Shirah Vollmer MD

The Musings of Dr. Vollmer

Archive for July 4th, 2011

Confronting Friends

Posted by Dr. Vollmer on July 4, 2011

    Sherre and Ellen, both in their fifties, are new friends to each other. They were colleagues for years, but over the last six months, Sherre decided to pursue Ellen as a friend. Ellen was flattered and readily agreed to dinners, lunches, and movie outings. Sherre is single, almost twenty years, divorced three times before that. Ellen is on her second husband, not without marital drama. During a recent dinner, Ellen reports to me, Sherre stopped Ellen in mid-sentence and said “you know, you have to stop complaining about people in your life. I am telling you this as your friend.” Ellen continues with her response. “I thought that is what friends do. I don’t feel I am complaining about people in my life, but rather I am telling you how they bother me. I care about these people I am talking about. I am hoping that by talking to you, I can decompress a bit.” Ellen continues to look at me, saying “I was thinking that she could change the subject if she got bored or uncomfortable. Why did she have to confront me?” I respond, “it seems like she confronted you because you made her uncomfortable, so she felt that she had to throw it back at ya.” As I say that, I am thinking that I am speculating over Sherre’s dynamics, but I also need to think about Ellen’s side of the street. “I don’t know,” Ellen says with a tortured tone. “I don’t feel that negative about the people in my life, but I do have frustrations and I think that if she is my friend she will listen to them patiently or she will gently change the subject. I have a problem with her telling me not to vent.” Ellen says, not asking me a question, but clearly wondering what I am thinking. “Maybe you and Sherre are good colleagues, but you are incompatible friends. It sounds like she was disappointed with your behavior and she told you that. It also sounds like you don’t see how your conversation went off track, so you do not have any particular regret.” I say, thinking that Ellen is in a tough friendship bind. In her reflection on her behavior, she does not see how she violated any “friendship rules” as she says. On the other hand, Sherre confronted Ellen with her “problematic” behavior.

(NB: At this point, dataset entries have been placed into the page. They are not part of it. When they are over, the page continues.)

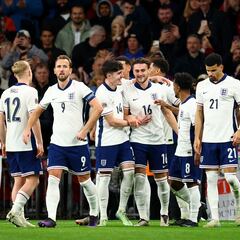 La herencia de Lee Carsley a Thomas Tuchel en Inglaterra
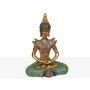 Decorative Figure Romimex Golden Resin Buddha 21 x 29 x 11 cm by Romimex, Collectables - Ref: D1619649, Price: 42,20 €, Disco...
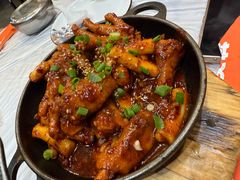 -英兰朝族饭店(河南桥头店)
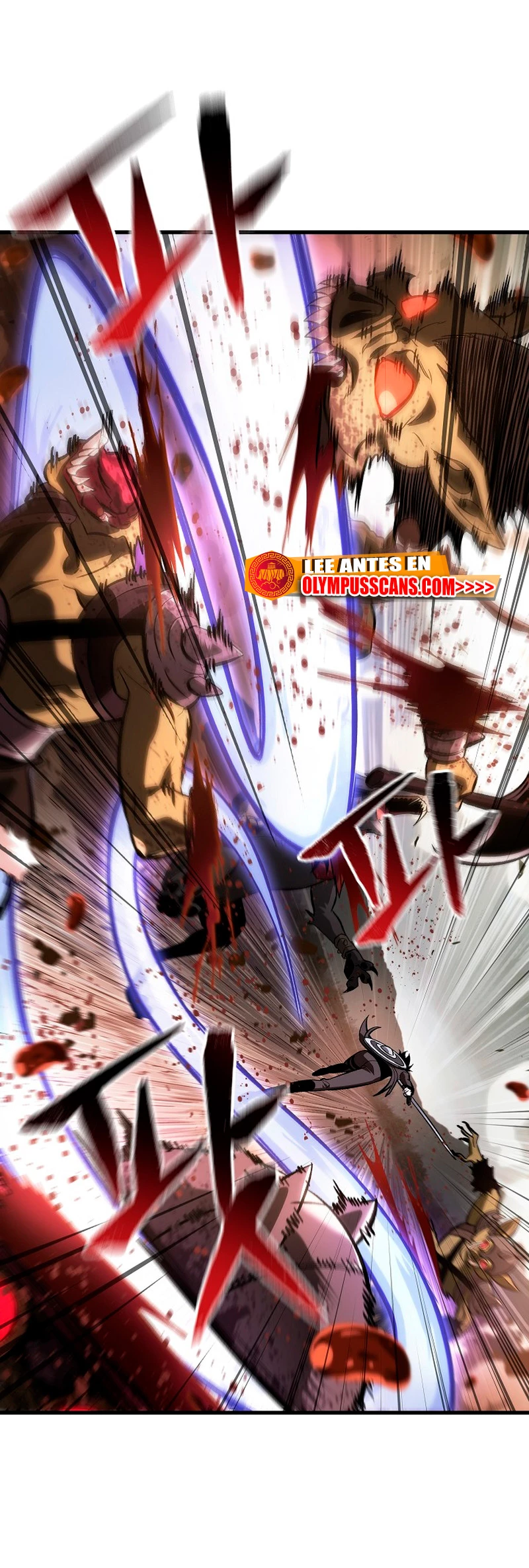 Pick me up, Gacha Infinito Capitulo 42 página 34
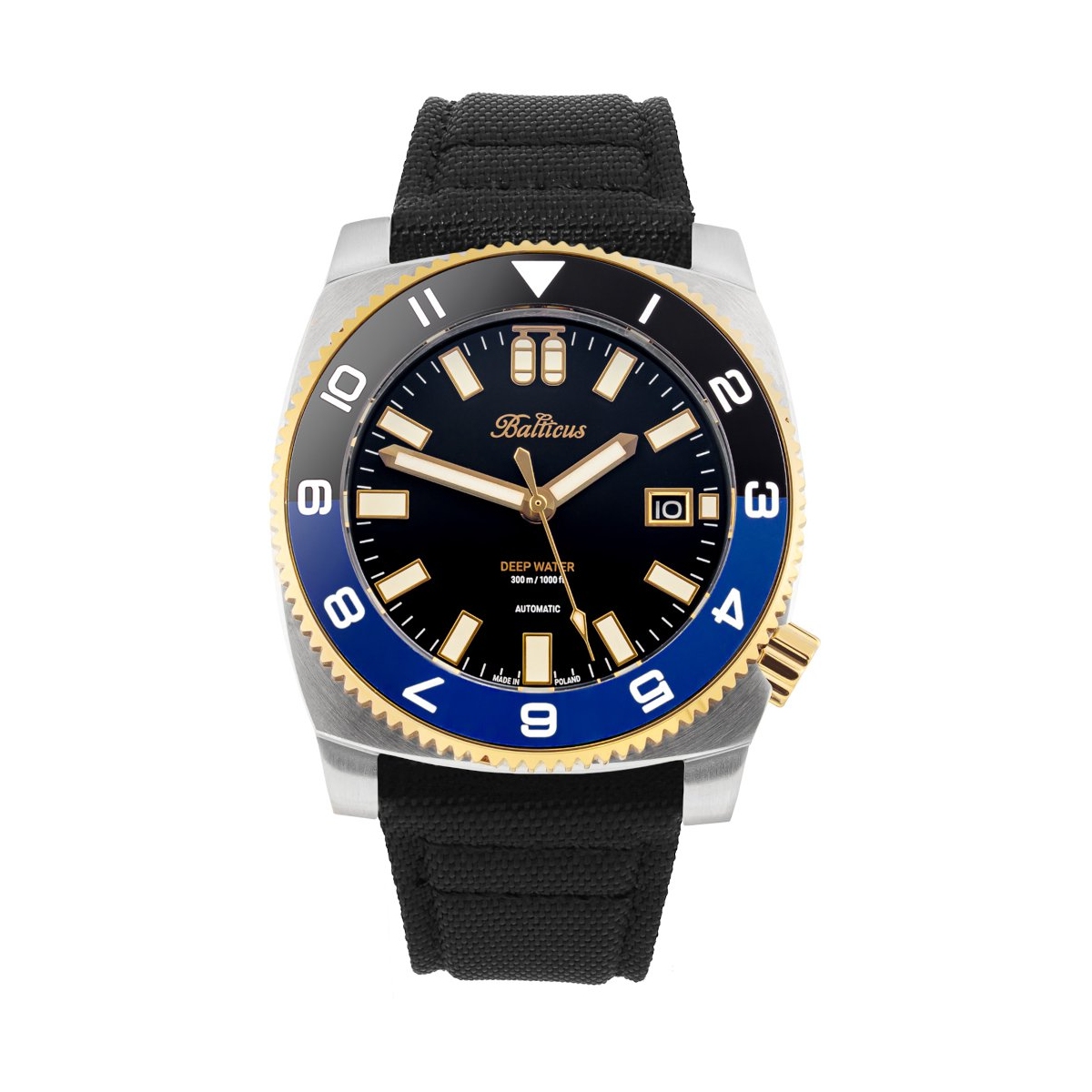 ZEGAREK BALTICUS DEEP WATER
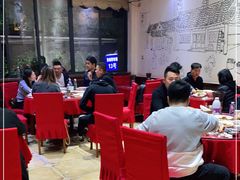 大堂-易老妈蹄花.特色川菜(人民公园总店)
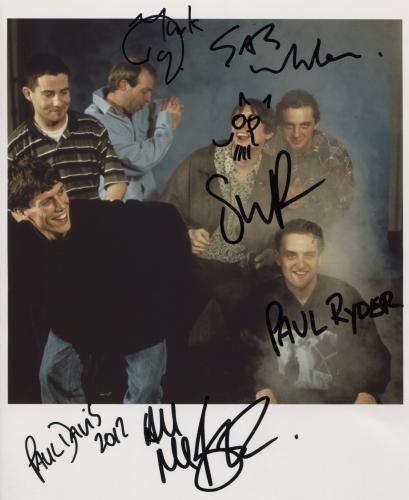 happy mondays
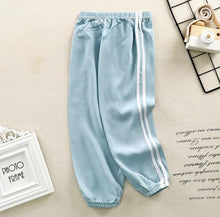 将图片加载到图库查看器,Modern NEW TREND Baby Boys And Girls Sports Pants For Summer Made in Casual Pants Kids Trousers Style For Kids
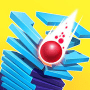 Скачать Stack Ball - сломай платформы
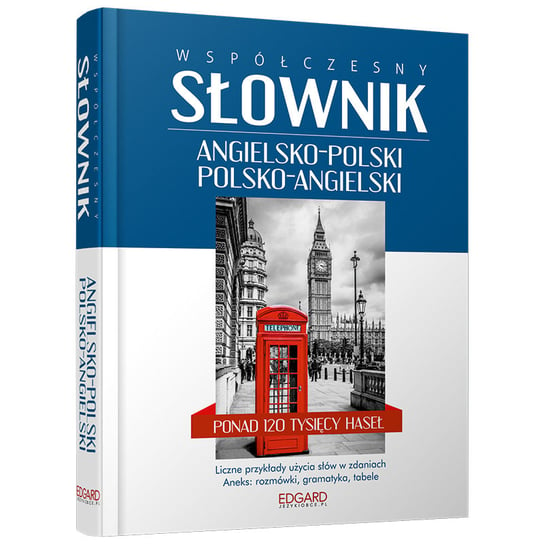 Współczesny słownik angielsko-polski polsko-angielski Opracowanie zbiorowe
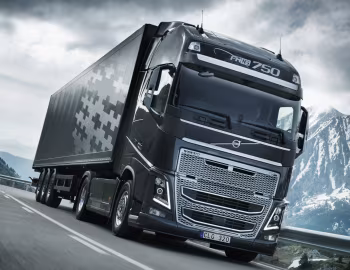 Volvo FH16 750 4×2 tractor Globetrotter XL cab [Worldwide] '2012–????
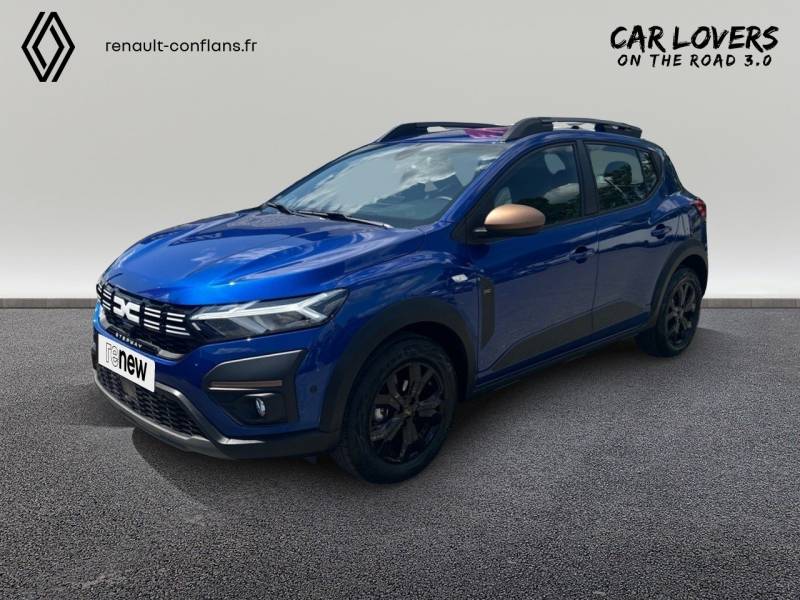 Image de l'annonce principale - Dacia Sandero Stepway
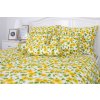 Přehoz, letní deka SLUNEČNICE (Název Přehoz 140x200 cm, Barva Žlutá)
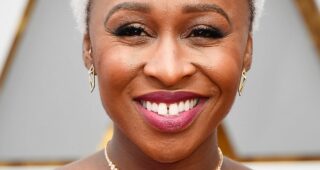 Cynthia Erivo : Photo officielle
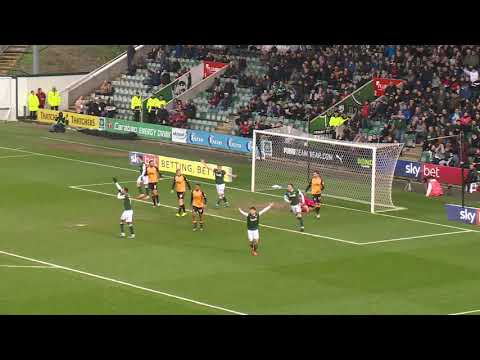 Plymouth Cambridge Utd Goals And Highlights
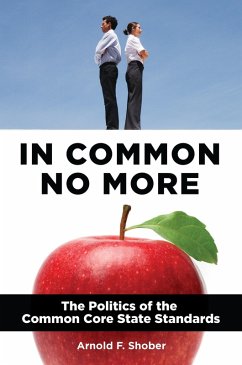 In Common No More (eBook, PDF) - Shober, Arnold F.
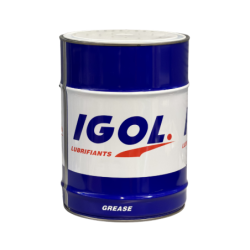 Pot de graisse roulements 5Kg - EP2-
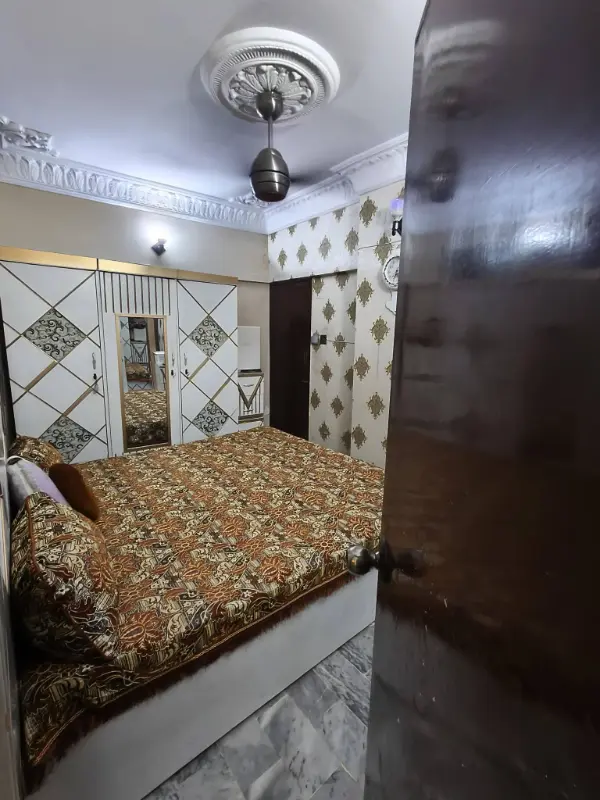 Flat for sale_garden west (Near karachi zoo) photo 6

      The subjectivity here grabs me. Ellen feels like she was unfairly confronted by Sherre. I imagine Sherre feels like she was doing Ellen a favor by being such a good friend since she was courageous to  hold up a mirror for Ellen. My job is to help Ellen look at herself, at the same time, help her think about her friendship with Sherre. “Friendships are hard, because both parties must be selfish and altruistic at the same time. Clearly Sherre should not tolerate feeling uncomfortable around you for an extended period of time. That is not a healthy friendship. On the other hand, Sherre should indulge you in listening to whatever is bothering you. At the same time, you should take Sherre’s feedback of you seriously, while also thinking about whether Sherre is a meaningful friend for you.” I say, helping her outline the issues. “Gee, I still feel really conflicted,” Ellen says, again, sounding tortured.  “Maybe that is a good thing,” I say. “Maybe you need to float conflicting ideas in your head for a while, and then see what happens. Yet, I am also mindful that it is hard to feel conflicting feelings, so I can see why you sound so tense.” Ellen looks at me, as though she said “gee, thanks”. “I will be interested to hear how you continue to think about your relationship with Sherre, ” I say, with a tone implying we are near the end of our session. “Me, too” Ellen says, with a touch of sarcasm.